【完全保存版】産業廃棄物収集運搬業の変更届ガイド|車両追加・役員変更から複数自治体への提出まで徹底解説

【結論】産業廃棄物収集運搬業の「変更届」とは?
産業廃棄物収集運搬業の変更届とは、運搬車両や役員、本店所在地などに変更があった際、原則10日以内に行政庁へ提出する義務書類です。単なる事務報告ではなく、許可の「維持・更新」に直結する最重要業務であり、怠れば最悪の場合、事業停止や許可取り消しのリスクを招きます。

行政書士 小野馨
こんにちは!
行政書士の小野馨です。
今回は、産廃許可を持つすべての事業者が直面する「変更届」の落とし穴と、正しい実務対応について徹底解説します。

「トラックを新しく入れ替えたけれど、忙しくて役所への届出はまだしていない」
「役員が交代したけれど、次の許可更新のついでに報告すればいいだろう」

もし今、経営者様や担当者様がこのように考えているなら、即座に行動を改めてください。その認識は、御社の許可を危険にさらしています。

建設業許可の変更届は比較的期限に猶予がありますが、産廃許可は違います。ルールは極めて厳格で、期限は「原則10日以内」。このスピード感についていけなければ、コンプライアンスを守ることはできません。

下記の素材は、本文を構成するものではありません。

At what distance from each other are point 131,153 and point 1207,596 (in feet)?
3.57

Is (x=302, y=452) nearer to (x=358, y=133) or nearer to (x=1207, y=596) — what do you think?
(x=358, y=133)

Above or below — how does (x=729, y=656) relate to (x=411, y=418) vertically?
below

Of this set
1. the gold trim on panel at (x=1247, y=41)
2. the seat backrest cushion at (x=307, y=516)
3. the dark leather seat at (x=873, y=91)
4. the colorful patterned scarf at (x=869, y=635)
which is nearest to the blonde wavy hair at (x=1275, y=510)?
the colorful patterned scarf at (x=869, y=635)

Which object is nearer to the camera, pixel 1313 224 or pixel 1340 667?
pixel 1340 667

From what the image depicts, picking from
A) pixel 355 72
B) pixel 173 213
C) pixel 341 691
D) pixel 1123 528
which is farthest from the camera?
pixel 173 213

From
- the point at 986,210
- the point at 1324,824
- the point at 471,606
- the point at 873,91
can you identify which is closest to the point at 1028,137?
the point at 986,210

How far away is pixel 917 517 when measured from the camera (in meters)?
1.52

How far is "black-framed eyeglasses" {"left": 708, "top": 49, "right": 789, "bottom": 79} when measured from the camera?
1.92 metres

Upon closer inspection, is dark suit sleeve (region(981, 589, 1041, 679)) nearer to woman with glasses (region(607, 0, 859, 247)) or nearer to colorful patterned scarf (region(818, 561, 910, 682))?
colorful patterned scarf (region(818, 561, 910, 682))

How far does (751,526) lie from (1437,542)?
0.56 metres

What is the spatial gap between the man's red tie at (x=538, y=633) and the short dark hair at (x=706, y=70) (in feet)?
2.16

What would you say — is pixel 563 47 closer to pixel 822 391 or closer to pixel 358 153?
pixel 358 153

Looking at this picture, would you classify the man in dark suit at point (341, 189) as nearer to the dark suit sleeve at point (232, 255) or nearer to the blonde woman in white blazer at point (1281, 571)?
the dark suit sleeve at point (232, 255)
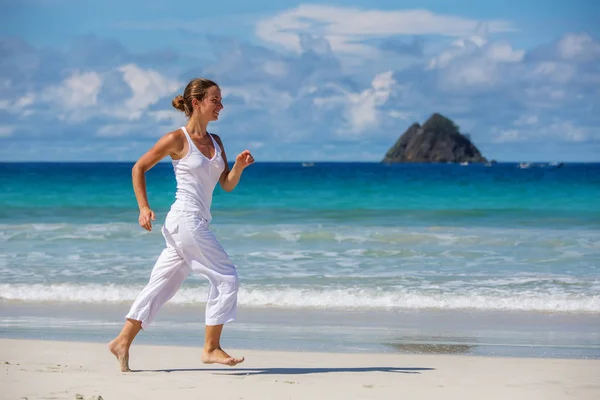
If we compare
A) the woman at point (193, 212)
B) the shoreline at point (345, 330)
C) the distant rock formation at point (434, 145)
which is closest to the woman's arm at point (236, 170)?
the woman at point (193, 212)

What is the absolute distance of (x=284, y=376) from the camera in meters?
5.29

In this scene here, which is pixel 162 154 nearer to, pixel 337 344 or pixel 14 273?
pixel 337 344

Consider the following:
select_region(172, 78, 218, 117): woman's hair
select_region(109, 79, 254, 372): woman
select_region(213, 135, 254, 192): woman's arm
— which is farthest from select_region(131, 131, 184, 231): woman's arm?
select_region(213, 135, 254, 192): woman's arm

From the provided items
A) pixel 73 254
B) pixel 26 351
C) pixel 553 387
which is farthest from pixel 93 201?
pixel 553 387

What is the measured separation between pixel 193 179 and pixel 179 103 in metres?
0.49

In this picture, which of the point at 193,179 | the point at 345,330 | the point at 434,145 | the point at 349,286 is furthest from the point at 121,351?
the point at 434,145

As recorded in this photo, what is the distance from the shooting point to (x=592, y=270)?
1138 cm

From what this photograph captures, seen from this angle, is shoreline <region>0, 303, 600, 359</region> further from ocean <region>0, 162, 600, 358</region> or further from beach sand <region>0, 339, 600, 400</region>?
beach sand <region>0, 339, 600, 400</region>

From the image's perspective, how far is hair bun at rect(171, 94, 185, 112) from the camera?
514 centimetres

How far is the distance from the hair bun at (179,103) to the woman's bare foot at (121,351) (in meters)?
1.43

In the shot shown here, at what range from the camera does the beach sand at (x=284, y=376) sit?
4801 millimetres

この記事では、関西一円で5000社以上の許認可を支援してきた行政書士としての実績に基づき、産廃特有の厳しいルールと、複数自治体の許可を賢く管理する「守りの実務」を公開します。

⚠️ 【警告】「知らなかった」では済まされません。
変更届の提出を怠ると、30万円以下の過料だけでなく、最悪の場合は「許可の取り消し」や「更新不可」という処分が下されます。事業を止めないために、正しいルールを今すぐ確認してください。

この記事でわかる4つのポイント

  • ✅ 建設業とは違う!「10日以内」の提出期限とリスク
  • ✅ 車両・役員・住所など、変更届が必要なケース完全リスト
  • ✅ 品目追加は「変更届」ではない?「変更許可」との決定的な違い
  • ✅ 兵庫・大阪・京都など、複数自治体の許可を一括管理するコツ

はじめに:産廃許可の変更届を「後回し」にしてはいけない理由

「仕事が忙しくて、役所の手続きまで手が回らない」
そのお気持ちは痛いほど分かります。しかし、産業廃棄物処理法において、その言い訳は通用しません。届出の遅れは、御社の事業存続に関わる致命傷になり得るのです。

【読者の心の壁】

「変更届なんて、5年後の許可更新の時にまとめて出せばいいんじゃないの? いちいち出すのは面倒だし、費用ももったいない。」

許可の取り消しや更新不可(許可切れ)に直結するリスク

産業廃棄物収集運搬業の許可を取得された後、多くの事業者様が陥る最大の罠。それが「変更届の提出漏れ」です。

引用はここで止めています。